Leibreich describes how Dr. Uwe Schmelter, the head of the Goethe-Institute in Seoul at the time, had pushed forward with real and seemingly inexhaustible forward force (unermuedlich treibende Kraft) after the breakthroughs of the year 2000, capitalizing on the momentary response to Sunshine in Pyongyang. This resulted in a joint performance of Anton Bruckner’s monumental Eighth Symphony, during which 20 young (but obviously advanced) students from North Korea’s classical music academies would sit alongside the 50 or so members of the German orchestra. Leibreich recounts how, at the first rehearsal at the Yun I-sang Institut, he was presented with 70 students who wanted to play along. In a gesture to accommodate all of them, ballooning the orchestra to positively Mahlerian size of 120 players, the entire operation was moved to to Moranbong Theater, with its seating for about for 2000 people, double the size of the original venue.
Three days later, they performed Yun I-sang’s Third Violin Concerto (with the North Korean concertmaster acting as soloist) and Schubert’s “Unfinished” Symphony in B minor. The Schubert, fortunately, is only two movements long, leaving more time to rehearse the Yun, which is fiercely difficult and somewhat abstract.
This past week in Pyongyang, the Yun I-sang Ensemble celebrated the thirtieth anniversary of the Institute for which it is named.

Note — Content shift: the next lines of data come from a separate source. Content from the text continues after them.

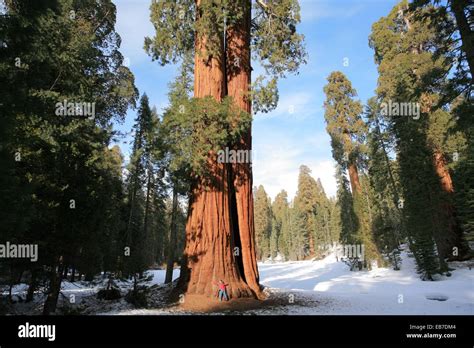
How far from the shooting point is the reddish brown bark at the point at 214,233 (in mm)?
9766

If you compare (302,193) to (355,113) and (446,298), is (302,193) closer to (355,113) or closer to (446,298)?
(355,113)

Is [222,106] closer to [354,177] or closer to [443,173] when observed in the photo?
[443,173]

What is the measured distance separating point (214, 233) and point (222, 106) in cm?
403

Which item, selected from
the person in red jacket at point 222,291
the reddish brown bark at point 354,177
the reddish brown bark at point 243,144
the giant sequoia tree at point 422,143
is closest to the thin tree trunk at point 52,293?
the person in red jacket at point 222,291

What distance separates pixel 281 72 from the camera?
12.3m

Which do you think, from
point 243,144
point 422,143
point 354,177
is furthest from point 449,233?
point 243,144

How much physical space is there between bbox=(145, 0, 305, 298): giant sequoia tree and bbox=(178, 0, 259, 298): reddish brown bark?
3 cm

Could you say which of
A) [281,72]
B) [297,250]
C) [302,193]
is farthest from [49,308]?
[297,250]

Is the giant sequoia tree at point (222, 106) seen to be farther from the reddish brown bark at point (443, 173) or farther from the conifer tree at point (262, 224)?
the conifer tree at point (262, 224)

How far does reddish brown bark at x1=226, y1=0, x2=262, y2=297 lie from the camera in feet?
36.6

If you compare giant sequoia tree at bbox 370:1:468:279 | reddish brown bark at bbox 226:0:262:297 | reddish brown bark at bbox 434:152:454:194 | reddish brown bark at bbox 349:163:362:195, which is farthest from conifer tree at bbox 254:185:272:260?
reddish brown bark at bbox 226:0:262:297

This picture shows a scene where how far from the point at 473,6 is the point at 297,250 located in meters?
66.0

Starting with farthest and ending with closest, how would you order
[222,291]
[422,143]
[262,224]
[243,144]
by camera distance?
[262,224] < [422,143] < [243,144] < [222,291]

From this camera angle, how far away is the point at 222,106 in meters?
9.45
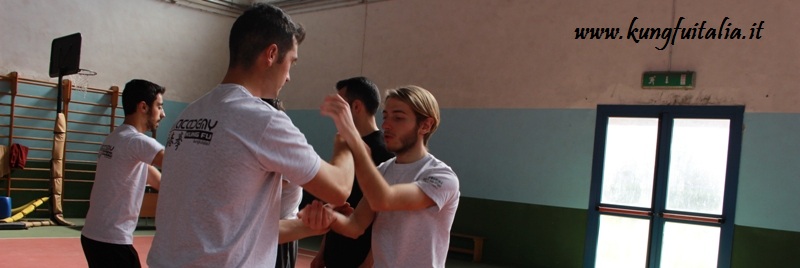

The program included, fittingly enough, one of Yun’s violin concerti, performed with a North Korean violin soloist. The hall was full, the listening was intent, and the applause was genuine. A Minister of Culture, in post since April and the third such man to serve Kim Jong-un, was there, and his deputy gave a speech. No Europeans appeared to be there to hear it, but a delegation of South Korean musicians was reportedly in attendance. North Korea’s journey between the harsh bray of the German shepherd and the soft click of the conductor’s baton, that ictus and invitation to the dance, took a small step in the right direction.
Source: Alexander Liebreich, ”Kulturarbeit in Nordkorea (Cultural Work in North Korea)” in Deutschland, Korea: geteilt, vereint (Germany & Korea: Divided, United), Hartmut Koschyk, ed. (Munich: Olzong Verlag, 2005), 313-329.